>>>
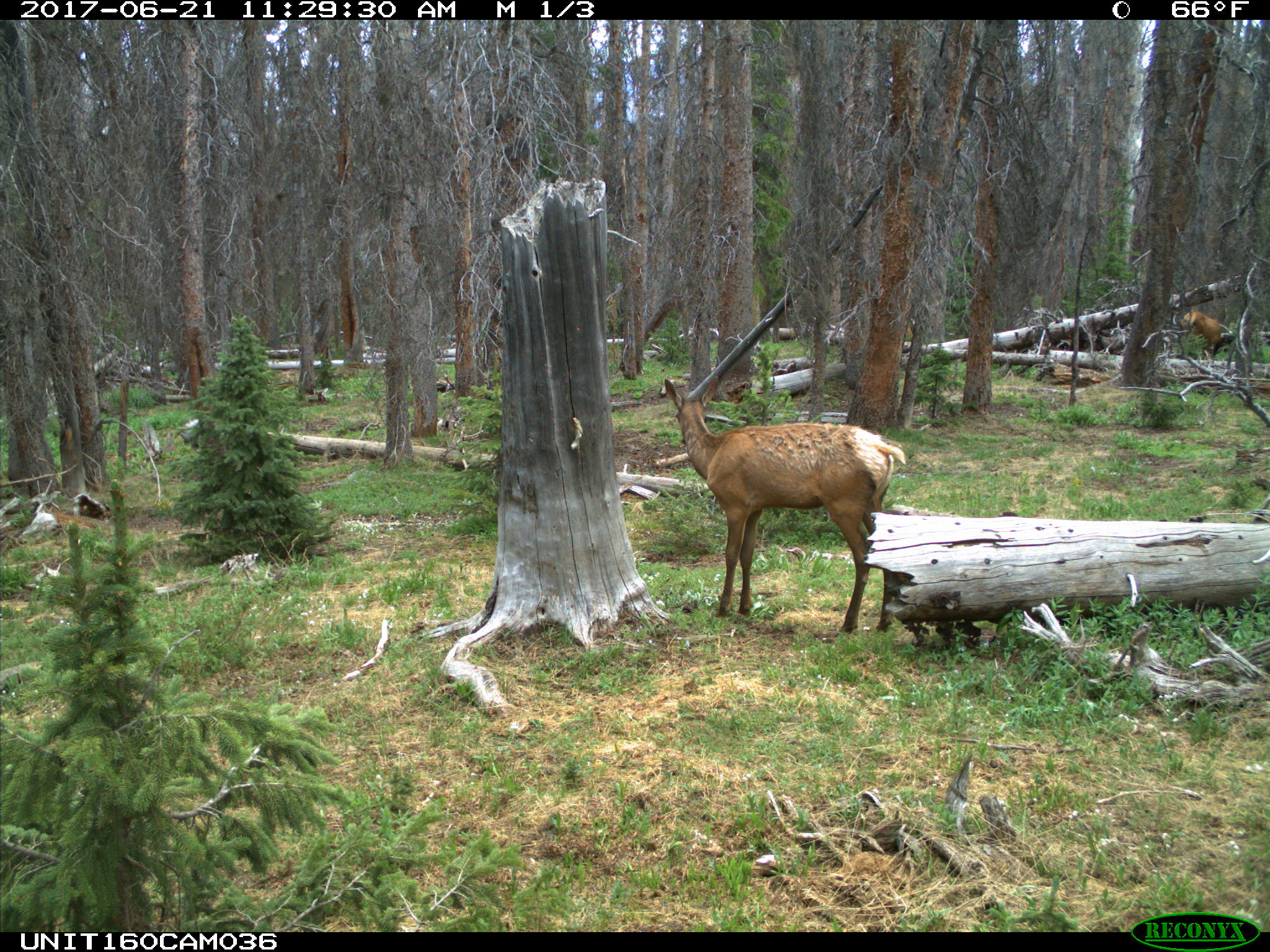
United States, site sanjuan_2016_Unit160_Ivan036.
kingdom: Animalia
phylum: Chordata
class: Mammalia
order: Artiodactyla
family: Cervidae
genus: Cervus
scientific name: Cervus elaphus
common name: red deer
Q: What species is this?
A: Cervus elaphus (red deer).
<<<
TASK TO CARRY OUT — Copy out every entry above exactly. Leave the pictures out.

SOLUTION —
United States, site sanjuan_2016_Unit160_Ivan036.
kingdom: Animalia
phylum: Chordata
class: Mammalia
order: Artiodactyla
family: Cervidae
genus: Cervus
scientific name: Cervus elaphus
common name: red deer
Q: What species is this?
A: Cervus elaphus (red deer).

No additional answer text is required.